WHAT YOU HAVE TO DO
Rewrite every row below as a numbered list with no blank lines. Leave the pictures out of your answer.

*** Block opens ***

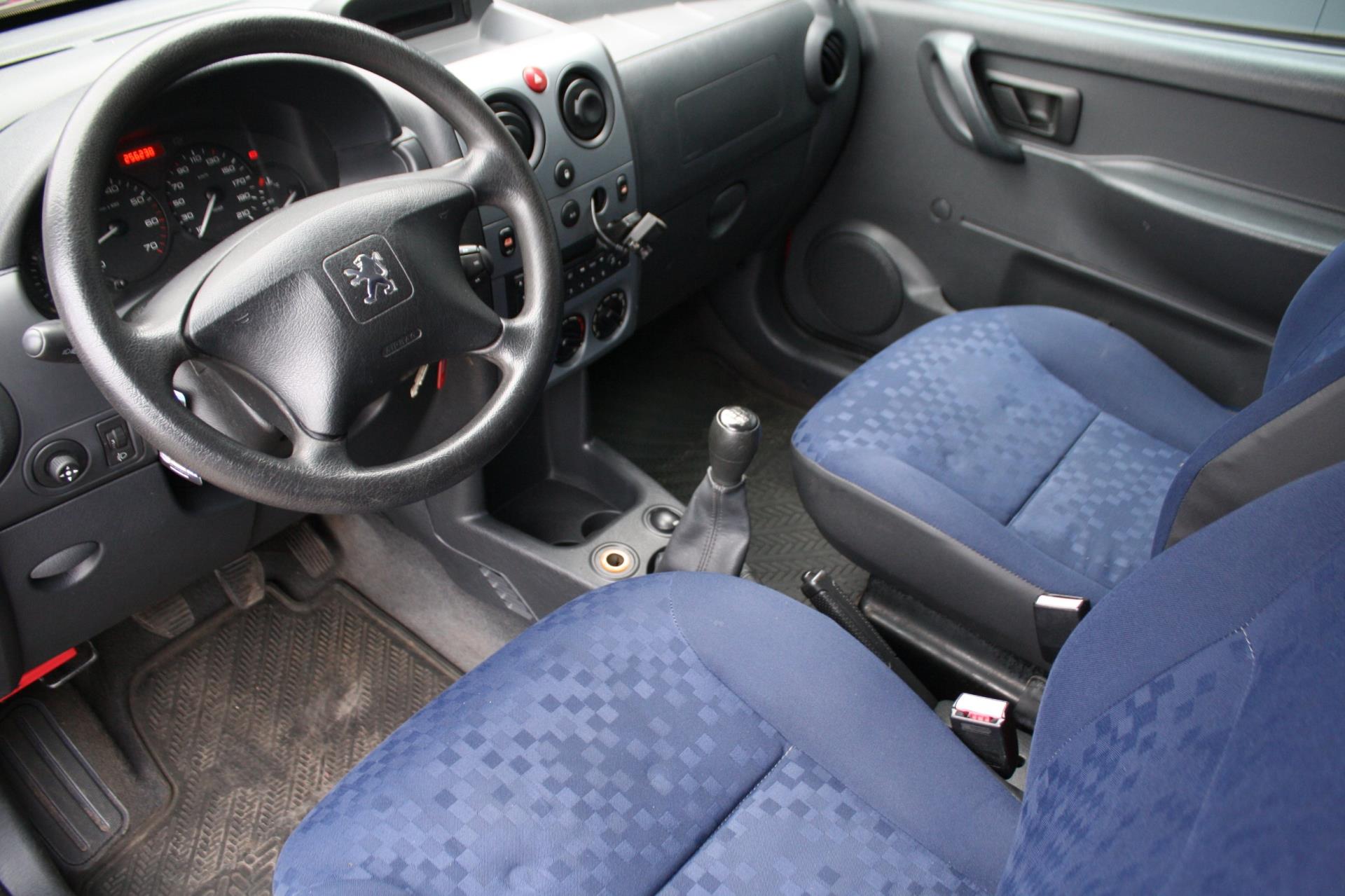 Foto van Peugeot Partner 170c 1.6hdi - 500 - 55kw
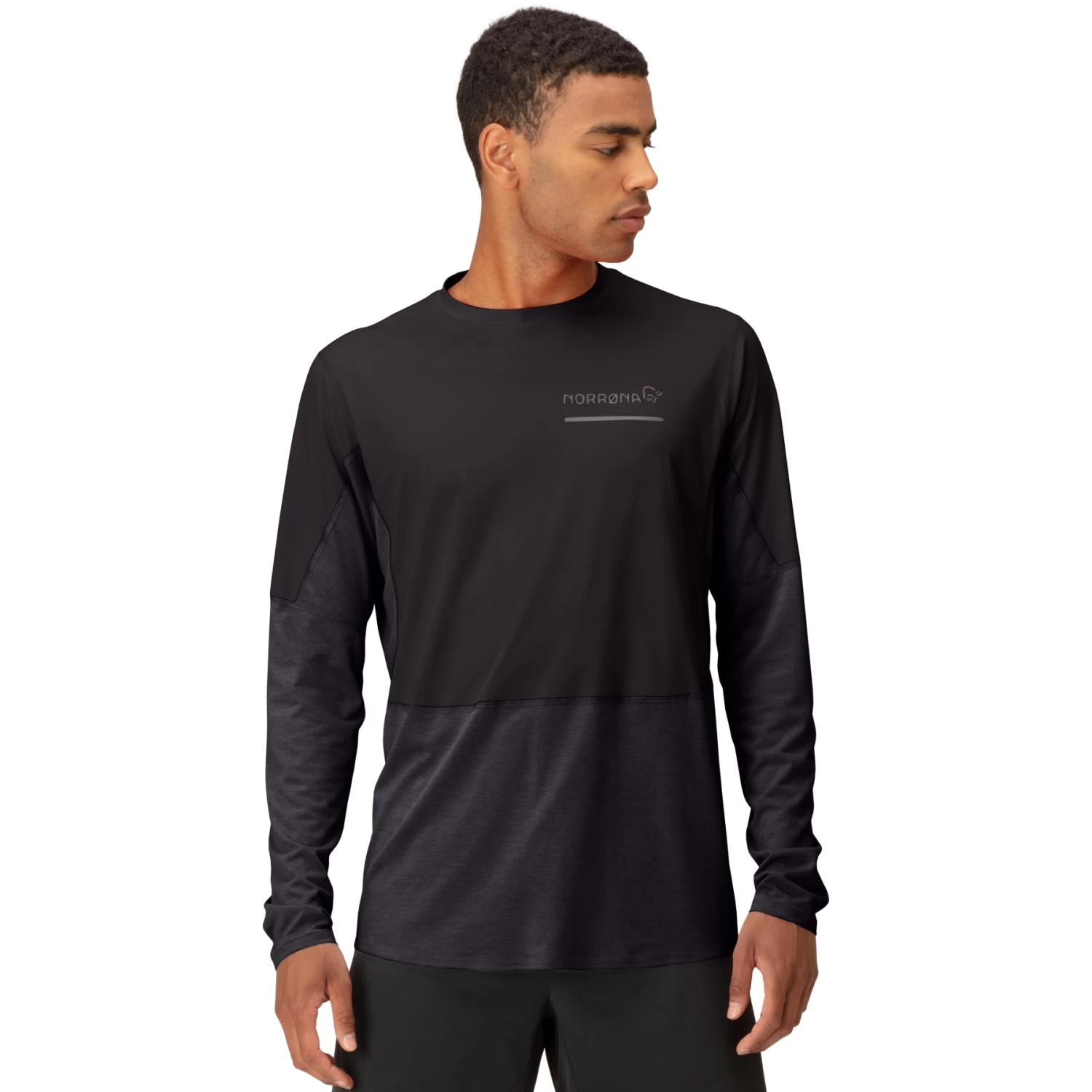Norrona Senja Equaliser Lightweight Long Sleeve Men - Caviar 1 Norrona Senja Equaliser Lightweight Long Sleeve Men - Caviar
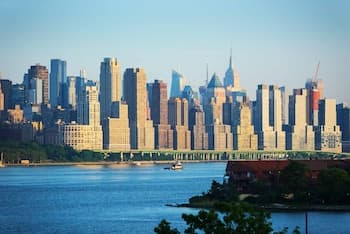 Courtyard by Marriott Edgewater NYC Area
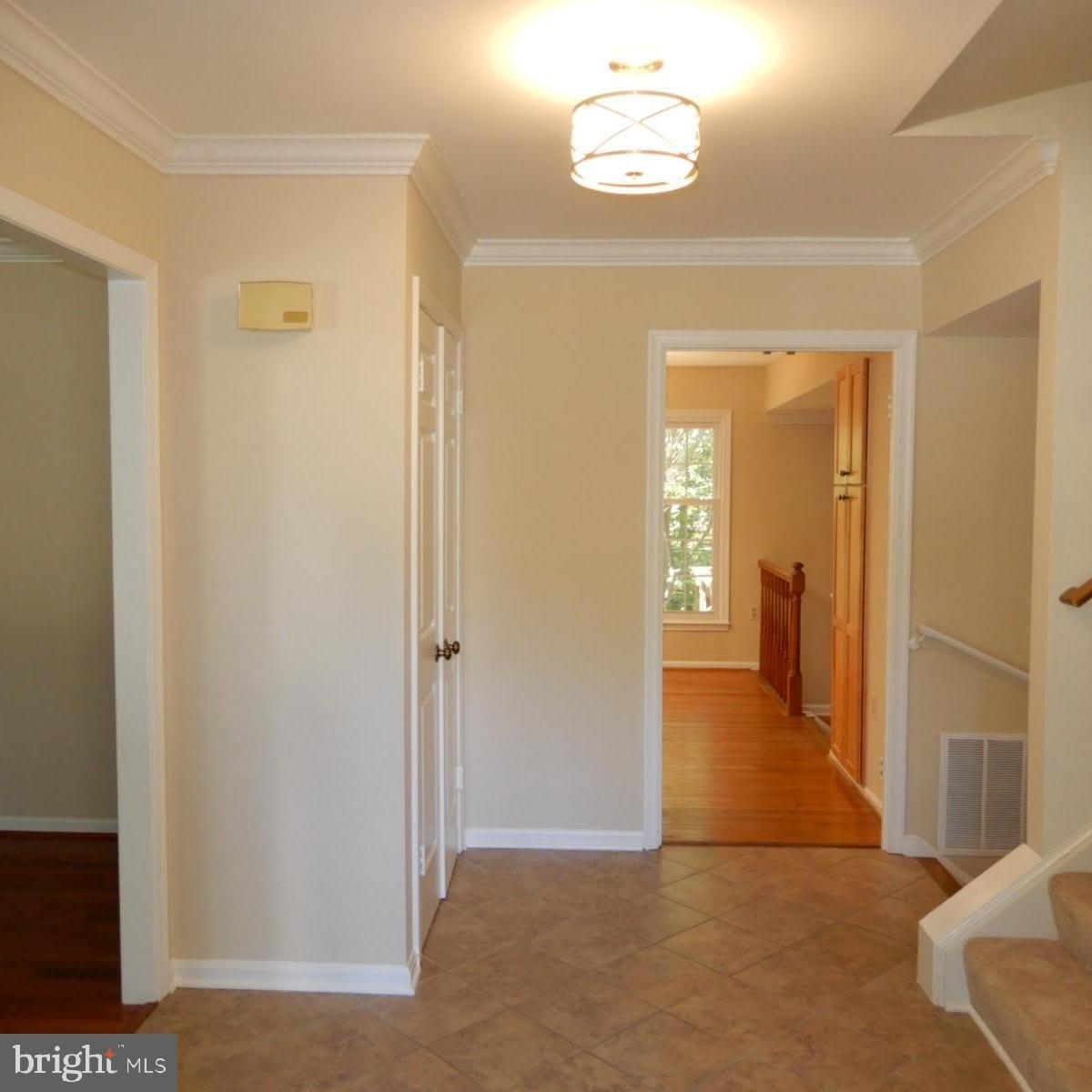 7014 MAPLE TREE Lane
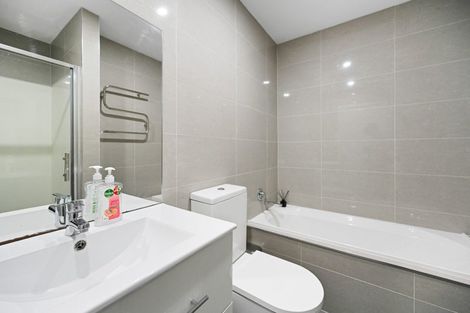 Photo of property in 3/2 Rosalind Street, Deanwell, Hamilton, 3206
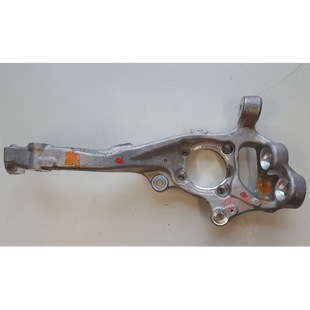 Suitable for Mercedes-Benz 253 GLC200 GLC220 GLC260 GLC300 GLC350 and other claw steering knuckle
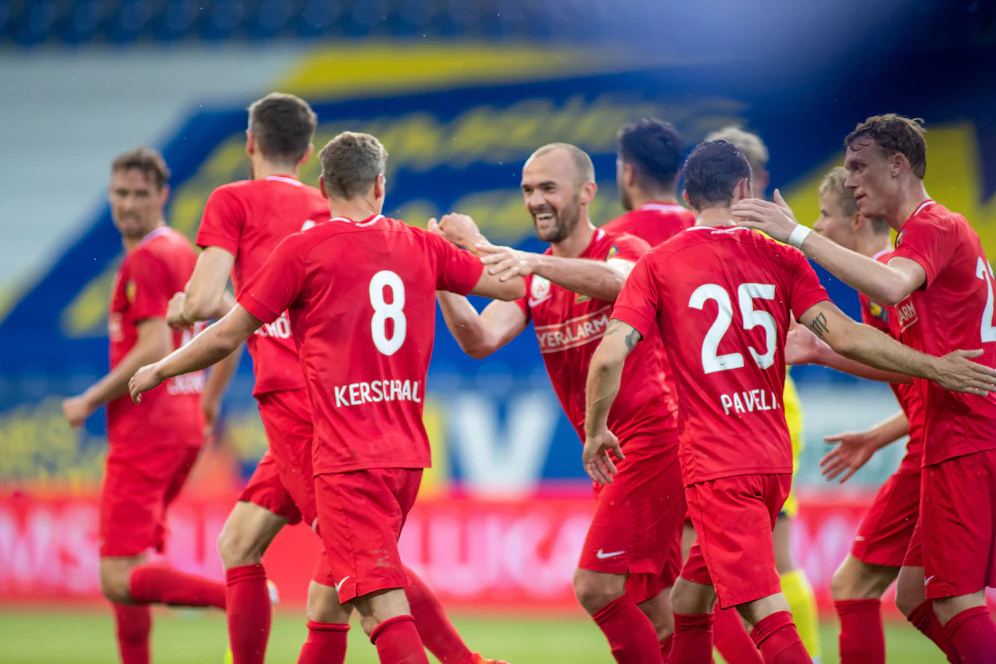 Die Admira gibt die Rote Laterne ab.
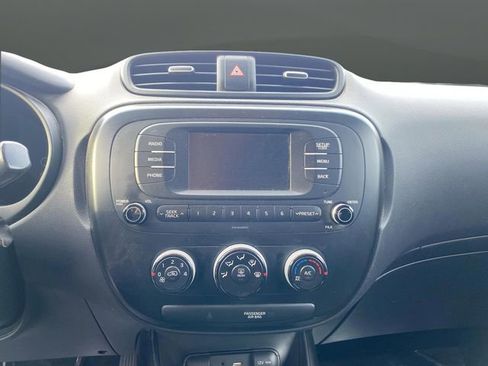 Used 2018 Kia Soul image 7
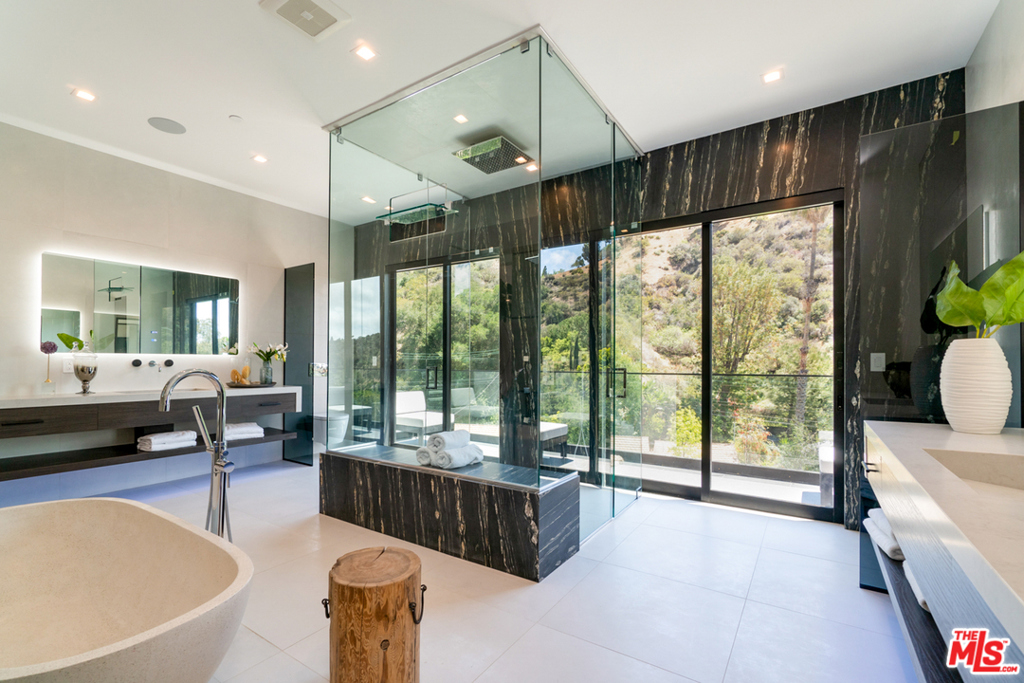 Bel Air - Residential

*** Block closes ***

TASK OUTPUT
1.  Foto van Peugeot Partner 170c 1.6hdi - 500 - 55kw
2. Norrona Senja Equaliser Lightweight Long Sleeve Men - Caviar 1 Norrona Senja Equaliser Lightweight Long Sleeve Men - Caviar
3.  Courtyard by Marriott Edgewater NYC Area
4.  7014 MAPLE TREE Lane
5.  Photo of property in 3/2 Rosalind Street, Deanwell, Hamilton, 3206
6.  Suitable for Mercedes-Benz 253 GLC200 GLC220 GLC260 GLC300 GLC350 and other claw steering knuckle
7.  Die Admira gibt die Rote Laterne ab.
8.  Used 2018 Kia Soul image 7
9.  Bel Air - Residential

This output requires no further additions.